The railway's offer to customers (which is the basis on which the railway and the customer agree a contract) is laid out in the timetable.
The timetable is undoubtedly part of the contract, correct. But it's not the sole basis of the contract. What it is, is the times at which the consumer has the right to demand carriage (be it by train or by alternative transport). The right of carriage is the consideration by the railway, not the timetable, and the geographic right of carriage (by way of the permitted routes) is precisely defined by the provisions of the NRCoT and the Routeing Guide.
The timetable specifically shows that no train is offered at the given time for customers to travel from Wycombe to Marylebone.
It shows that the consumer doesn't have the right to demand carriage at that time. But if a train does turn up, opens its doors and the consumer gets on, then they are doing nothing wrong as long as they travel within the permitted routes of their ticket.
Since no service was offered, no contract can have been formed.
Err, no. A contract has been formed, which gives the consumer the right to insist on carriage at the times shown in the timetable. But they also have the right to travel in any other train that follows a permitted route, which we can be certain a direct train from the origin to the destination stations printed on the ticket will be (as there are no relevant route restrictions).
The published timetable shows that the train in question isn't available for the journey made.
It shows that the consumer doesn't have the right to insist on carriage at that time. But the consumer has every right to board the train as it is following a permitted route.
Further, it would be nonsensical for the railway to offer a ticket for sale for a journey that couldn't be made.
It might be nonsensical but that doesn't stop ticket machines and some other sources from selling tickets for journeys that can't possibly be completed within the bounds of the validity of the ticket. That it's nonsensical doesn't mean that the consumer is somehow in the wrong or at fault as a result.
So the customer can be taken to know that they had no valid ticket for the train in question.
For as long as ticket-inspecting staff aren't even told of the existence of the Routeing Guide and hence have no way of accurately determining permitted routes, customers can't be taken to know anything either. The man on the Clapham Omnibus wouldn't think his ticket is invalid to board a train just because it isn't in the timetable he studiously inspected.
It is clear that, as the NRCoT make no reference whatsoever to "set down" or "pick up" restrictions, consumers cannot be penalised in any way if they travel in accordance with their ticket's permitted routes, even if it is in violation of a restriction the train companies would like to have apply. There is no contractual or other basis on which to lawfully charge anything extra or to prosecute the passenger.
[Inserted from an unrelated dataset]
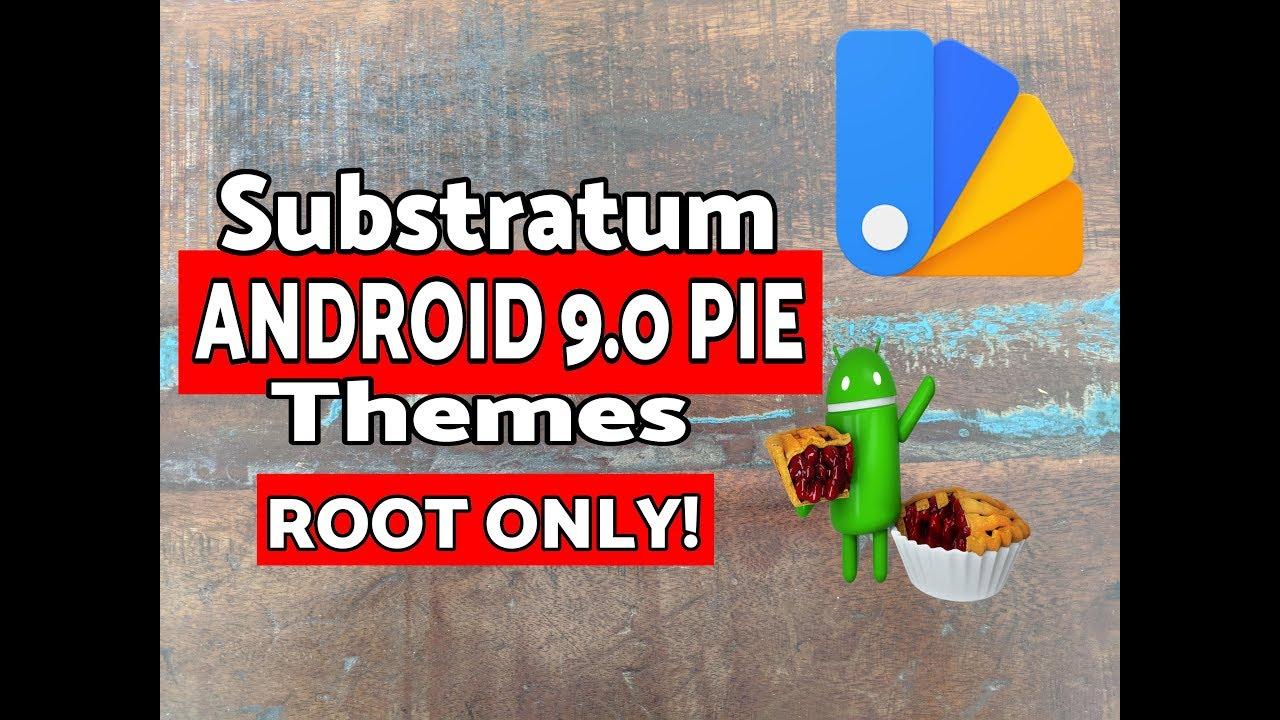 Substratum Android 9 0 Pie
If the train companies want to stop consumers from doing it then they need to physically prevent the consumer from boarding or alighting.
I suspect that outside of the rail enthusiasts' bubble, "normal" people would consider it madness to even
think about penalising passengers in these circumstances, and would consider Chiltern's actions in this case simply yet another example of the rotten practices the industry likes to indulge in.